8月のマイクロソフトセキュリティ更新を確認する
マイクロソフトは10日、月例セキュリティ更新プログラム(修正パッチ)をリリースし、セキュリティ情報を公開した。
今月公開されたセキュリティ更新は13件。脆弱性の最大深刻度は4段階で最も高い“緊急”が2件、2番目に高い“重要”が9件、3番目に高い“警告”が2件で、合計22項目の脆弱性を修正している。
最大深刻度が“緊急”となっているのは、「MS11-057」(Internet Explorer関連)と「MS11-058」(DNSサーバー関連)の2件で、米Microsoft Security Response Center(MSRC)のブログでも、この2件が最も注意すべきものであるとしている。
今月は、この2件を中心に内容を確認しておこう。
●MS11-057:Internet Explorer用の累積的なセキュリティ更新プログラム(2559049)
「MS11-057」では、Internet Explorer(IE)に関する以下の7件の脆弱性を修正する。
・シフトJIS文字エンコードの脆弱性 - CVE-2011-1962
・ドラッグアンドドロップの情報漏えいの脆弱性 - CVE-2011-2383
・ウィンドウが開く競合状態の脆弱性 - CVE-2011-1257
・イベントハンドラーの情報漏えいの脆弱性 - CVE-2011-1960
・Telnetハンドラーのリモートコード実行の脆弱性 - CVE-2011-1961
・XSLTのメモリ破損の脆弱性 - CVE-2011-1963
・Styleのオブジェクトのメモリ破損の脆弱性 - CVE-2011-1964
これらのうち5件は非公開でマイクロソフトに伝えられた脆弱性だが、「シフトJIS文字エンコードの脆弱性 - CVE-2011-1962」「ドラッグアンドドロップの情報漏えいの脆弱性 - CVE-2011-2383」の2件については、脆弱性の内容と実証コードが修正パッチの提供前に一般に公開されている。

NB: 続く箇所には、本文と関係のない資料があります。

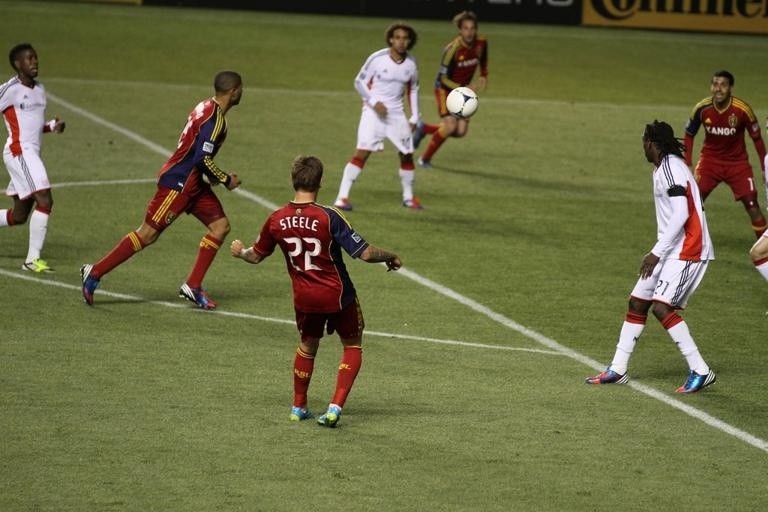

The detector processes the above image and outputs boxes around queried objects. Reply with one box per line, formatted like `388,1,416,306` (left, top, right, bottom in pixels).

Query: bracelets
366,96,378,108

シフトJIS文字エンコードの脆弱性(CVE-2011-1962)は、IE6からIE9まで現在サポートされているIEの全バージョンに影響がある。特定の文字列を処理する際の実装の問題で、クロスドメインでの情報漏えいが発生する可能性があるというものだ。攻撃の方法としては、例えば悪質のコンテンツを含むウェブページを閲覧させるよう、標的PCを誘導して読み込ませ、XSSを利用して重要な情報を取得する可能性があるというものだ。
マイクロソフトによれば、この脆弱性は公開されているものの、悪意の利用の形跡はまだないということだ。
また、ドラッグアンドドロップの情報漏えいの脆弱性(CVE-2011-2383)も、対象はIE6~IE9の全バージョンとなっており、いわゆる「Cookieジャッキング」、つまり悪意のユーザーによりCookieを乗っ取ることができるというものだ。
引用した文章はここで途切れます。